PASSAGE

The casing 10 is formed into a rectangular parallelepiped shape. The casing 10 has a divided shape obtained by dividing the casing 10 into an upper part and a lower part, that is, an upper cover 12 and a case main body 11, respectively. The case main body 11 forms a lower half part of the casing 10. The case main body 11 is formed into a box shape opened upward, and is placed on the placement surface G.
The upper cover 12 forms an upper half part of the casing 10. A lower portion of a rear end of the upper cover 12 is pivotably coupled to an upper portion of a rear end of the case main body 11. The upper cover 12 is pivoted with respect to the case main body 11 about an axis extending in the right-and-left direction. The upper cover 12 is pivoted with respect to the case main body 11, to thereby open and close an opening of the case main body 11. The upper cover 12 is formed into a box shape opened downward. When the upper cover 12 is at a closing position, the upper cover 12 is superposed on the case main body 11 from above, and closes the opening of the case main body 11. When the upper cover 12 is at an opening position, the upper cover 12 retreats from an upper side of the case main body 11, and opens the opening of the case main body 11. Unless otherwise noted, description is made below of the printer 1 under a state in which the upper cover 12 closes the opening of the case main body 11.

WORK TO BE COMPLETED
Reproduce word for word everything in the casing description above, from "The casing 10 is" down to "placement surface G.".

AVAILABLE DATA
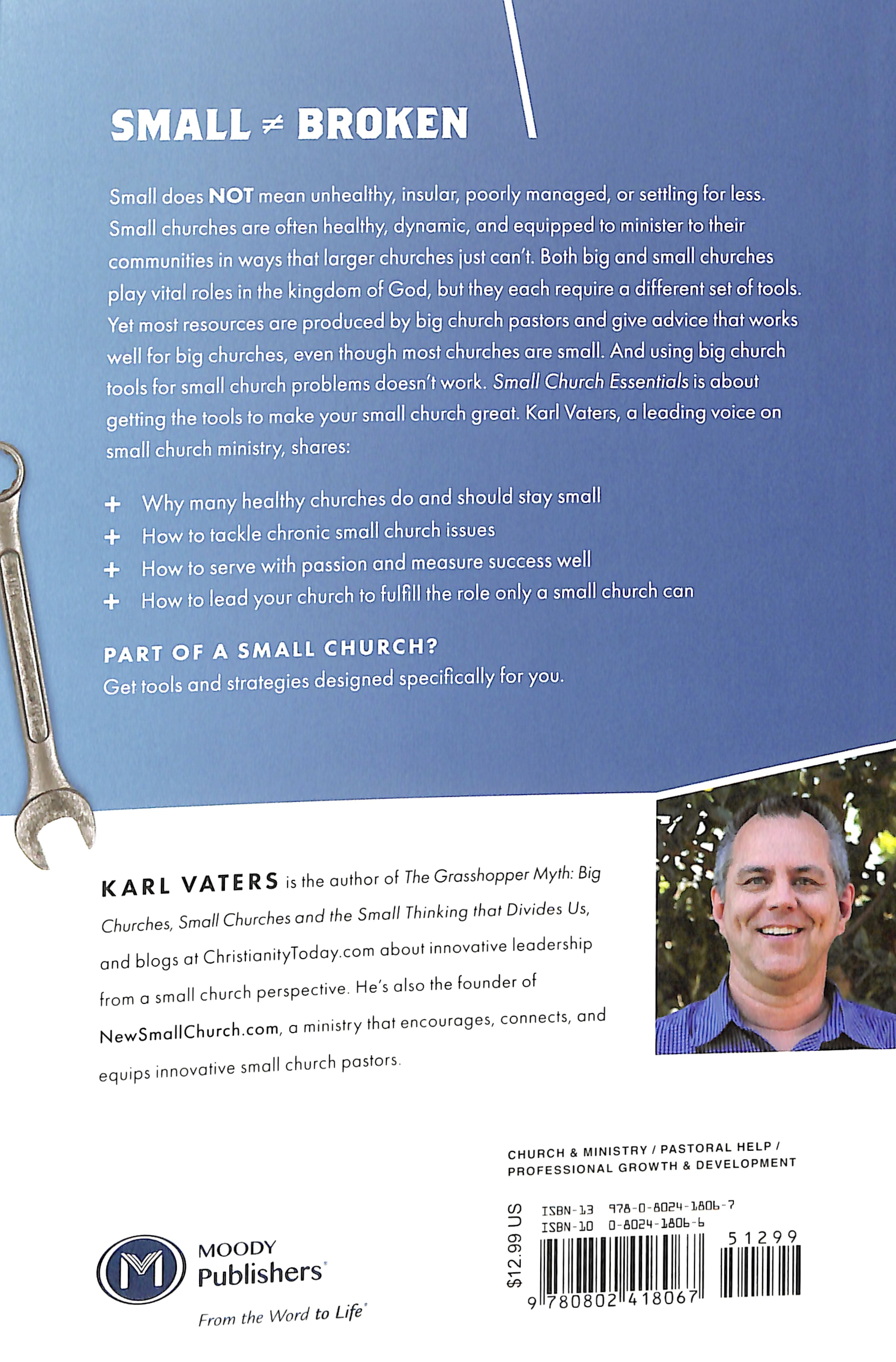 Small Church Essentials: Field-Tested Principles For Leading a Healthy Congregation of Under 250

EXERCISE ANSWER
The casing 10 is formed into a rectangular parallelepiped shape. The casing 10 has a divided shape obtained by dividing the casing 10 into an upper part and a lower part, that is, an upper cover 12 and a case main body 11, respectively. The case main body 11 forms a lower half part of the casing 10. The case main body 11 is formed into a box shape opened upward, and is placed on the placement surface G.